Jay Lake. Dark Flowers, Inverse Moon.

Now this is more like it. A far superior story – believable characters, good dialogue, interesting ideas, and just all round more imaginative. Lake provides a take on contemporary magic (none of this ‘windowsium leviosa’ nonsense from Harry Potter), in a strange story of a young woman with a Skill who finds out that stronger forces are after her. One criticism I would make is that, as is happening more often these days, (a trend I first spotted in The 3rd Alternative), is that stories are often written almost as novels taken from TV/films. The story, in particular the ending, has a visual feeling to it as if rather than being conceived as a story to be told, it was conceived at first in a cinematic form, and then turned into a story.

M. Bennardo. Nightmare.

A shorter story set in an amusement park/zoo where ghosts of various descriptions are there for the paying public to view. A father with his two young children is dealing with nightmares, and a trip to see that ectoplasmic horrors isn’t exactly top of his list of favourite things to go. However, in going in to see one of the scariest ghosts, he and his son achieve some kind of bonding.

Ted Kosmatka. The God Engine.

As with the previous story a first Asimovs publication from a new/newish writer. The style borrows from Ted Chiang’s ‘Story of Your Life’ just a little too much for my liking. A strange father/son relationship is portrayed, with the narrator reviewing the options that the other has taken/will take. We gradually find out the exact nature of the relationship between the elderly narrator and the young boy, and the high prices that both have/will have to pay. Notwithstanding the Chiang feel, a notable first Asimovs’s publication.

Jack Skillingstead. Overlay.

Scott has been selling his body as a vehicle for an elderly, rich man to vicariously seek pleasure whilst virtually ‘riding’ him (ie taking control of Scott’s body and overriding Scott’s mind). The rider has been playing fast and loose whilst in the younger man’s body, but Scott meets up with a woman who knows Scott when he is under the control of his rider, and they are able to plot a revenge.

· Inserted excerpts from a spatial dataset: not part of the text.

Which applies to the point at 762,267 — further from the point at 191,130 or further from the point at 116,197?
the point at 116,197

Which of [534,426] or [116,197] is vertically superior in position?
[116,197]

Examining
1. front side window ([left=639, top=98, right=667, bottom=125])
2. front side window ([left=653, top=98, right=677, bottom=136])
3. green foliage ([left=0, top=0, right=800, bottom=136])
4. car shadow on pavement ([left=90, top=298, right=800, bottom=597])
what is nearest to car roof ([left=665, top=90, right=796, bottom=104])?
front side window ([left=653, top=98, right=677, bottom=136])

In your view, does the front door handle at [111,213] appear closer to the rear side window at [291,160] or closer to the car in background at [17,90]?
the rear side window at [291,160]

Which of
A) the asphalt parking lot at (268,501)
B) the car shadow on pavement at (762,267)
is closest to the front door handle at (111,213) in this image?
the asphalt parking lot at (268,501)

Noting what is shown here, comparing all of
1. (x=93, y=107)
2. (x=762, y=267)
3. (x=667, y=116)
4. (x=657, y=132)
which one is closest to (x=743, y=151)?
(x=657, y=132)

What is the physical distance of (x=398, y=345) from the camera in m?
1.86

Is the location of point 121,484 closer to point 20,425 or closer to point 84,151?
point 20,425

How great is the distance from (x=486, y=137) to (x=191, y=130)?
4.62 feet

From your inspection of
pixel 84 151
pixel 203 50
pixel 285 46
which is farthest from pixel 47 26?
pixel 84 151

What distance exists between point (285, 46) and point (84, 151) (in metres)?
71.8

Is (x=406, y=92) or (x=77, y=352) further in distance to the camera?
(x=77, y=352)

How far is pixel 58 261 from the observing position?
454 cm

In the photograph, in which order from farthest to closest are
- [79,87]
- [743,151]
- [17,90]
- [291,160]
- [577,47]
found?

Geoffrey A. Landis. Betting on Eureka.

A tale told in an orbiting spaceport is related – a tale of potential riches and double-crossing. It looks like the miner who has mortgaged his life on the finding of the fabled Eureka asteroid may have overstretched himself. Although he appears slightly too confident for this to be the case…

Nisi Shawl. Cruel Sistah.

Horror story in which a murdered girl is able to achieve some measure of revenge on the sister who did for her.

Conclusion.

Something for everyone : alternate history for those so inclined, ditto ancient history stories, horror stories, and ‘fast-paced’ stories. For those looking for the quality expected from Asimovs it is perhaps slightly thinner on the ground than I’d like to see, with Duchamp providing the most challenging piece, with Lake, Skillingstead and Landis providing stories up to their standard, and newer names Martinez, Bennardo and Kosmatka providing solid support.

But a weaker issue than the same issue last year (very strong stories by Stross, Di Filippo, Barton, Swanwick) or the year before (Walter Jon Williams, Jack Williamson, Lucius Shepard, Gregory Benford).